Z jednej strony podpalacz się przyznał, a z drugiej lokalna Ochotnicza Straż Pożarna wydała oświadczenie, w którym informuje o posiadaniu dowodów na innego sprawcę.
Wszystko zaczęło się od serii podpaleń na terenie powiatu jarocińskiego. Płonęły baloty słomy, których gaszenie zwykle trwa kilka, a czasami kilkanaście godzin. W niektórych OSP druhowie otrzymują wynagrodzenie za każdą godzinę uczestniczenia w akcji.
Policjanci z Jarocina zatrzymali 30-latka, który z jednej strony przyznał się do podpaleń, ale nie potrafił wytłumaczyć swojego zachowania. Zdaniem funkcjonariuszy mężczyzna dokonał trzech podpaleń. Tylko w jednym z nich spłonęło 900 sztuk balotów, a właściciel oszacował straty na 100 tysięcy złotych.
Kilka dni później w tej samej miejscowości zauważono dym wydobywający się z budynku. Ogień jednak nie zdążył się rozkręcić, a na miejscu znaleziono pojemnik z łatwopalną cieczą. Przekazano go do ekspertyzy.
Po kilkumiesięcznej przerwie w sierpniu znowu doszło do dwóch pożarów balotów.
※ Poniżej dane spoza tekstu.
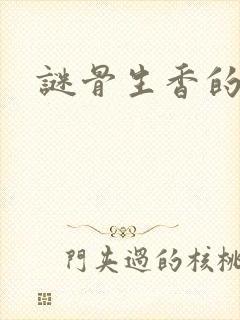 谜骨生香的小说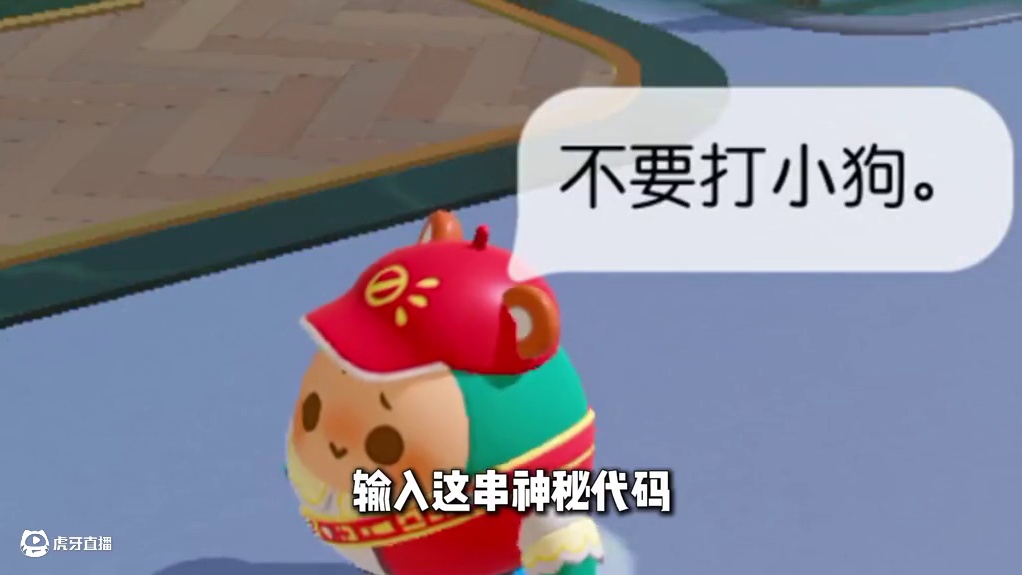 蛋仔派对：当我假装npc整蛊主包！没想到他竟然是这种反应？ #蛋仔高玩小课堂#蛋仔派对博物馆狂想季#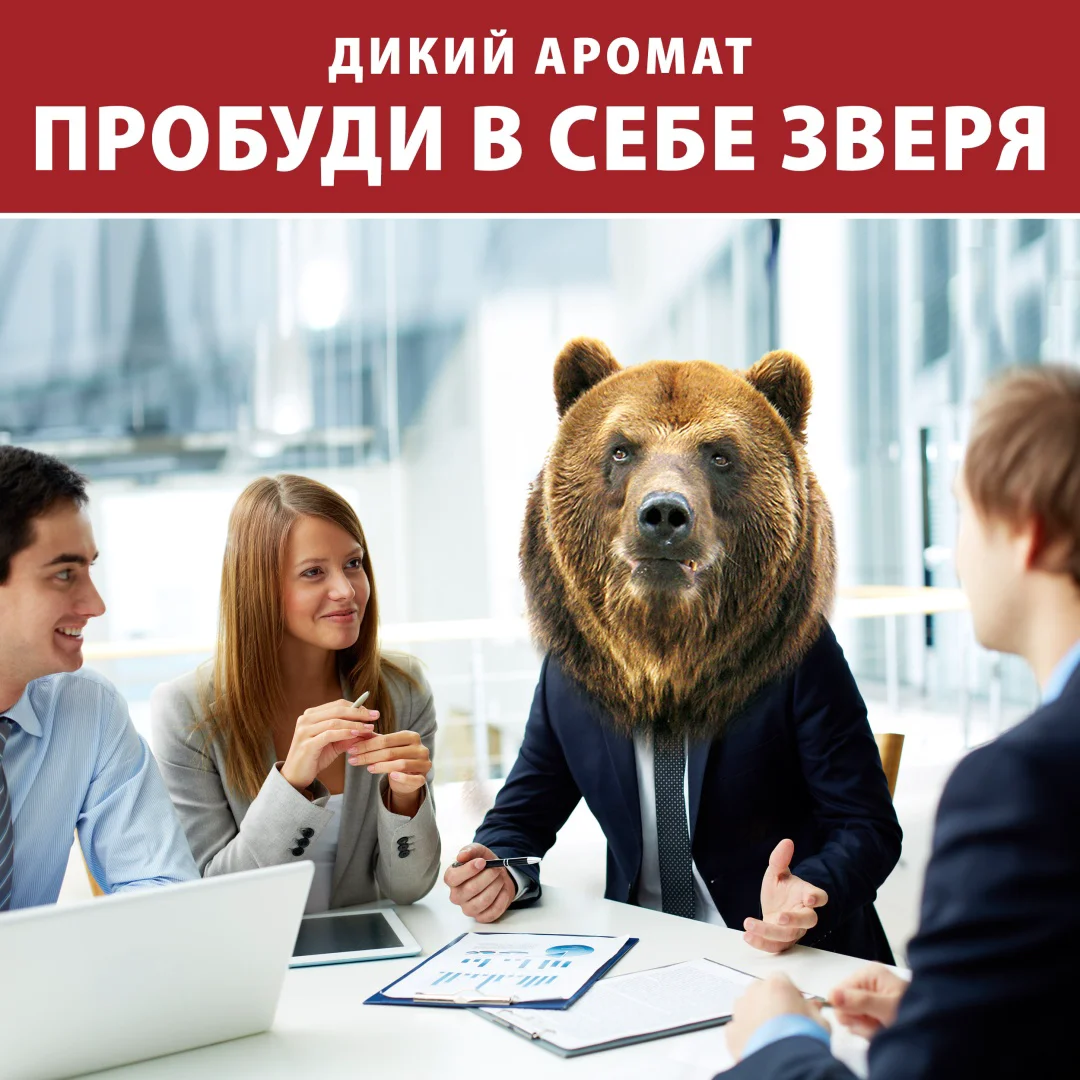 Гель для душа Old Spice Bearglove 250 мл купить,NaN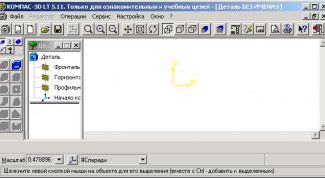 Картинка по теме - как убрать деморежим в компасе
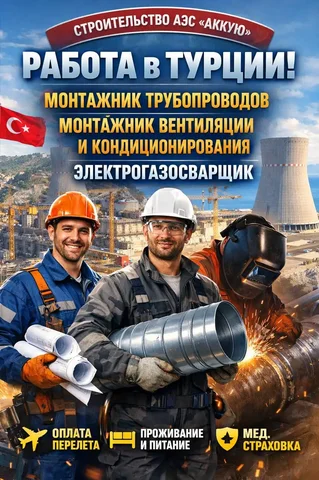 Вакансии на строительстве АЭС Аккую: монтажник трубопроводов, вентиляции, электрогазосварщик - Строительство в Мерсин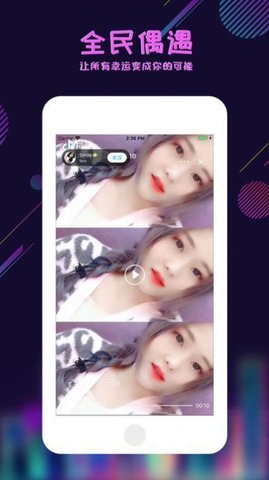 足迹看脚app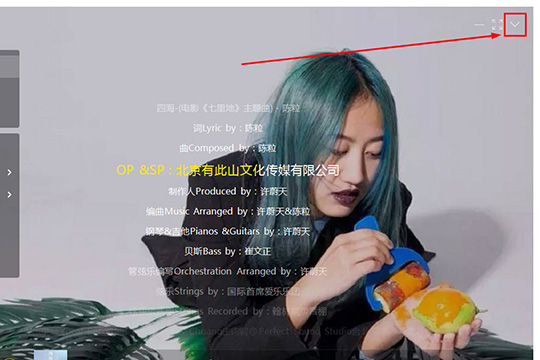 我来分享酷我音乐怎么关闭评论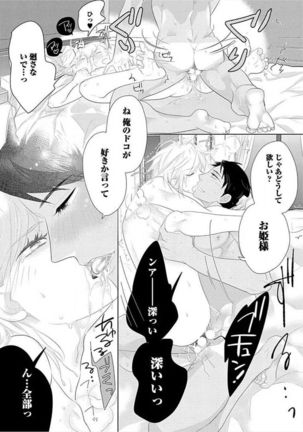 Kyoudaikan!!! Page #193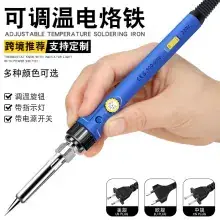 Precision Clip Tweezers Stainless Steel Wide Range — feature 3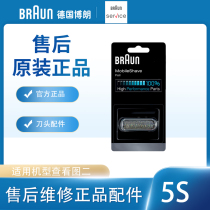 Braun Dry Battery Shaver Aftermarket Authorized Repair Accessories 5S Omentum Portable Series M60M90M30 Clamshell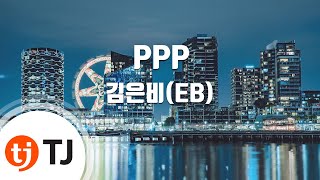 [TJ노래방] PPP - 김은비(EB) / TJ Karaoke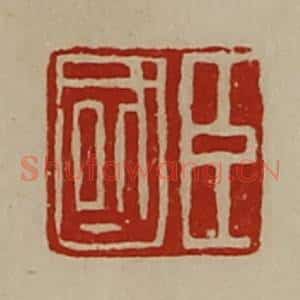 清代 陈介祺藏并辑 印谱《臣国》篆刻印章作品图片欣赏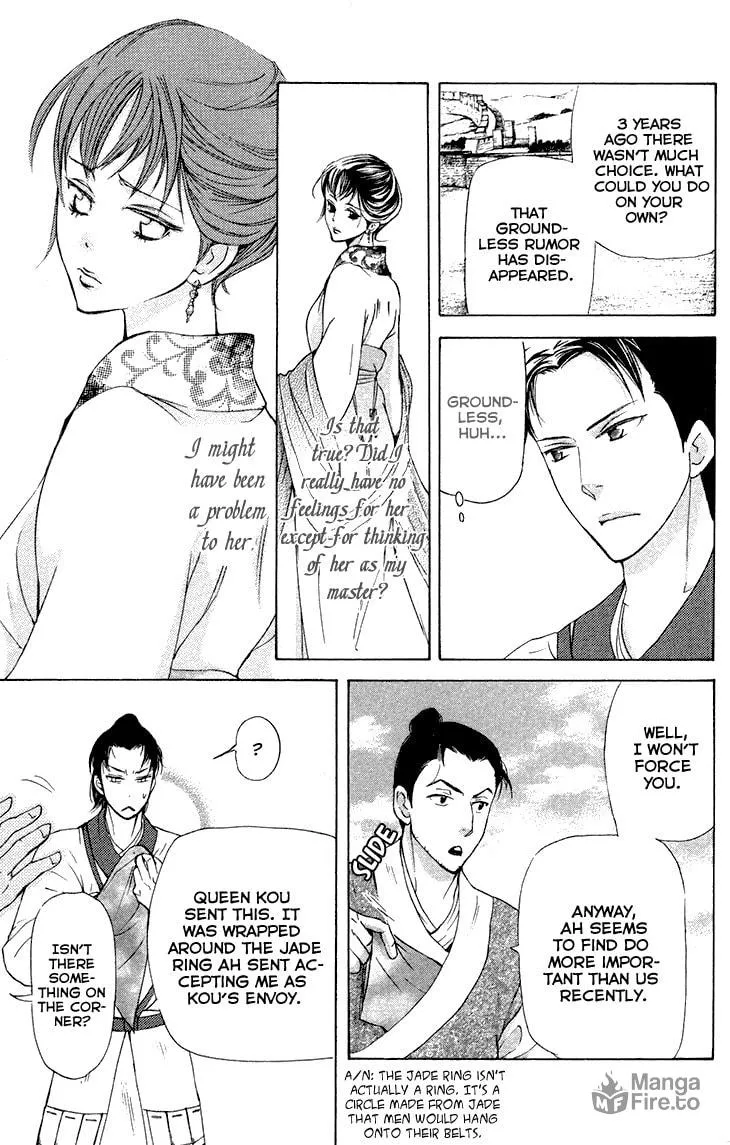Read Joou no Hana chapter 7.2 image 5 on Lezhin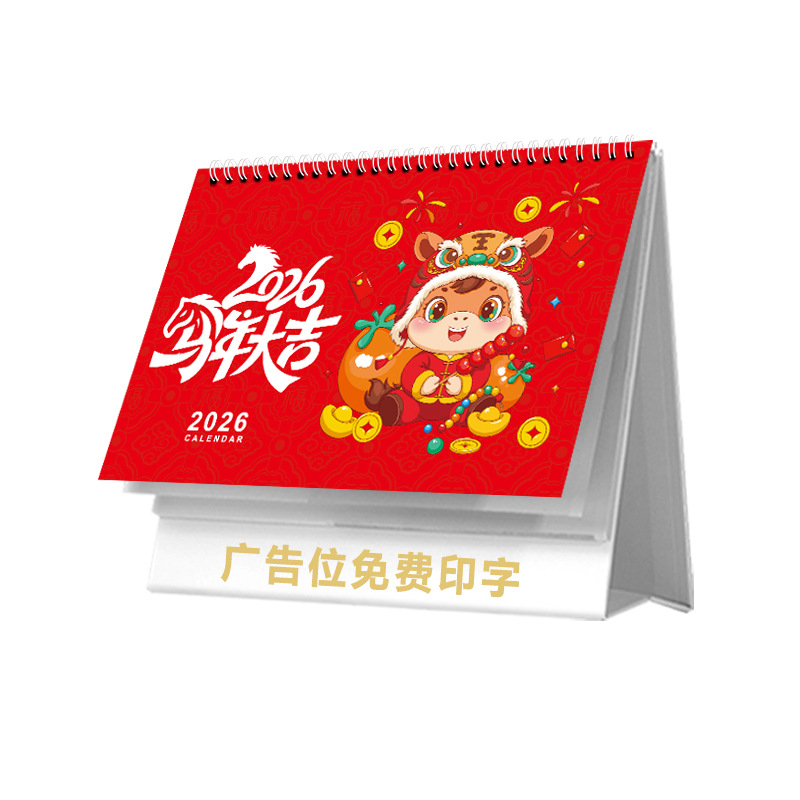 Customized 2026 Year of the Horse Desk Calendar Small Batch Desktop Ornaments Promotional Advertising Printable Logo Corporate Wall Calendar
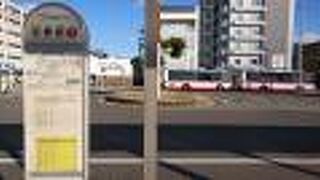 岩倉駅バス停から利用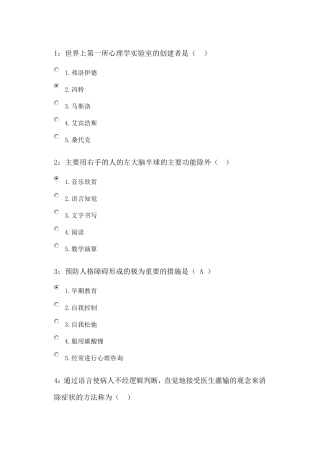 护理心理学题库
W pierwszym przypadku 40 sztuk, a w drugim tysiąc. Policjanci informują, iż mają dowody, iż za wszystkie zdarzenia odpowiada ten sam człowiek. Przeprowadzono prace operacyjne i wytypowano podejrzanego. Zatrzymano go 28 sierpnia.
Ku zaskoczeniu wielu OSP Żerniki, gdzie dochodziło do podpaleń wydało oświadczenie:
„Zarząd OSP Żerniki, wobec wszechobecnych doniesień oraz – niestety – mnóstwa plotek, niniejszym potwierdza, iż osoba, której postawiono zarzuty podpaleń w naszej okolicy jest naszym członkiem. Wobec faktu, iż w sprawie jest dużo więcej wątpliwości i pytań, niż odpowiedzi – powierzyliśmy jego sprawę doświadczonemu adwokatowi.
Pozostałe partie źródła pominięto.